READING TEXT ▸
━━━

Where’s God?
Nineteenth Sunday Scripture Readings
Where is God? It seems as though everyone in today’s Scripture readings is looking for him. Elijah, Paul, and Jesus’s disciples. And they’re not the only ones. One thing that they all have in common is that God is not where they expect to find him.
I absolutely love the passage that we read from the First Book of Kings. Elijah climbs the mountain called Horeb in the Kingdom of Israel and called Sinai in the Kingdom of Judah. Either way, it’s called the mountain of the Lord. It’s where Moses first encountered Yahweh face-to-face. Elijah beds down in a cave on the mountain and waits for Yahweh to appear. He experiences a great whirlwind, and a great earthquake, and a great fire, but Yahweh’s not there. What this passage is telling us is that Yahweh isn’t like Zeus or Jupiter with bolts of lightning, or like Thor or Ba’al, gods of the storm. No. Yahweh comes to Elijah and to us in stillness and quiet where we can intuit the whispers of the universe and the murmurs of the heart.

━━━

DATASET EXTRACT ▸

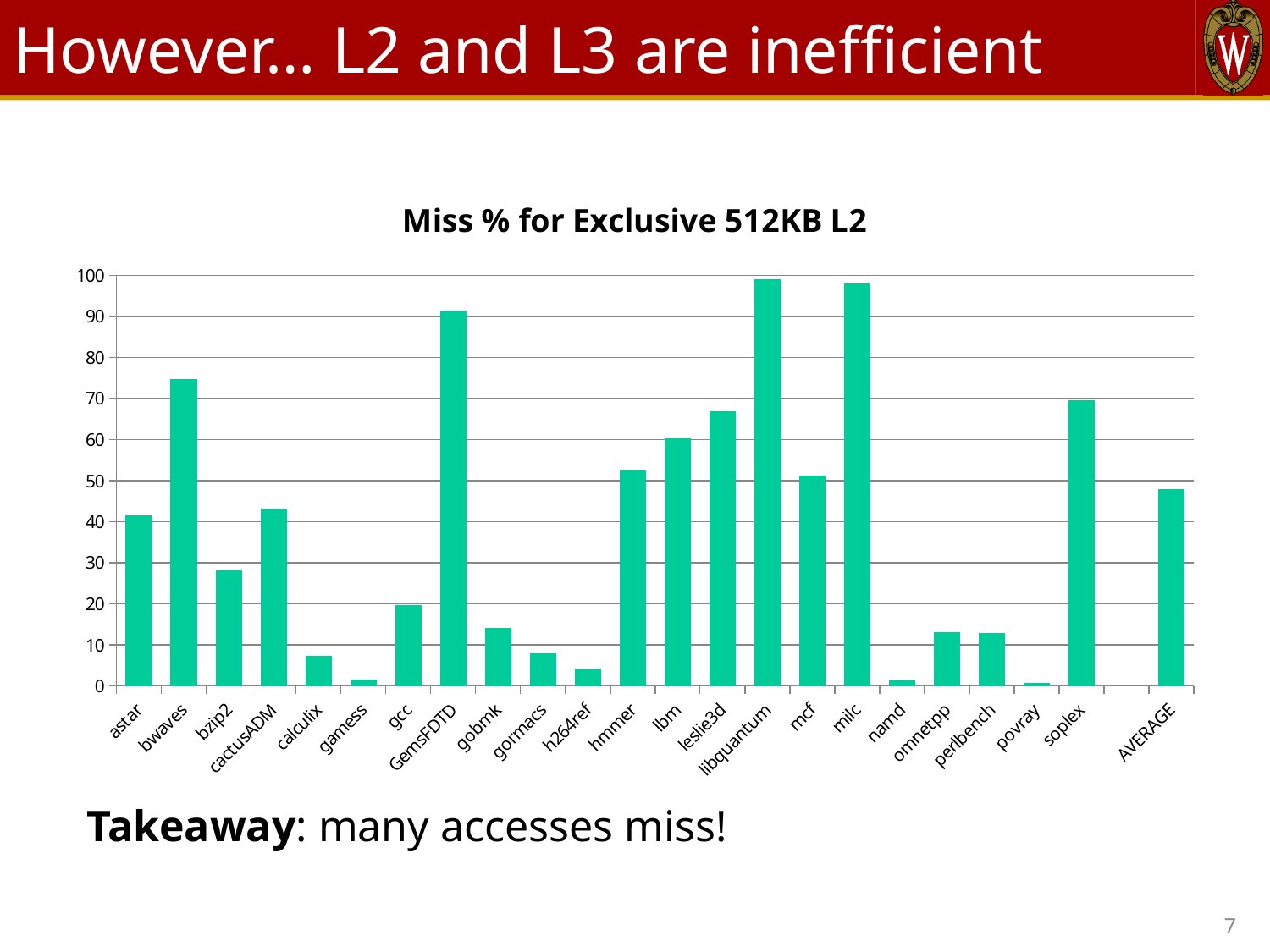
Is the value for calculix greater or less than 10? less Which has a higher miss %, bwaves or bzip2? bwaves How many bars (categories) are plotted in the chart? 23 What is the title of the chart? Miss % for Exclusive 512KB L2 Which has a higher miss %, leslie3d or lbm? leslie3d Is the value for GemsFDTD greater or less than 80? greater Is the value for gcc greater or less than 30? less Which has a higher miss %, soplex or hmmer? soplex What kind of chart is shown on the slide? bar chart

━━━

TASK SET ▸
(1) In the reflection on the Nineteenth Sunday readings, explain in one to three sentences what the text says the passage from the First Book of Kings is telling us about Yahweh.
(2) Reproduce the reflection on the Nineteenth Sunday readings word for word from "Where’s God?" to "to find him.".
(3) Put this sentence from the reflection on the Nineteenth Sunday readings into Spanish: "Elijah beds down in a cave on the mountain and waits for Yahweh to appear."

TASK ANSWERS ▸
(1) The passage shows that Yahweh is not like Zeus or Jupiter with bolts of lightning, or like Thor or Ba'al, gods of the storm, since he is not in the whirlwind, the earthquake, or the fire. Instead, he comes to Elijah and to us in stillness and quiet, where we can intuit the whispers of the universe and the murmurs of the heart.

(2)
Where’s God?
Nineteenth Sunday Scripture Readings
Where is God? It seems as though everyone in today’s Scripture readings is looking for him. Elijah, Paul, and Jesus’s disciples. And they’re not the only ones. One thing that they all have in common is that God is not where they expect to find him.

(3) Elías se acuesta en una cueva del monte y espera a que Yahvé aparezca.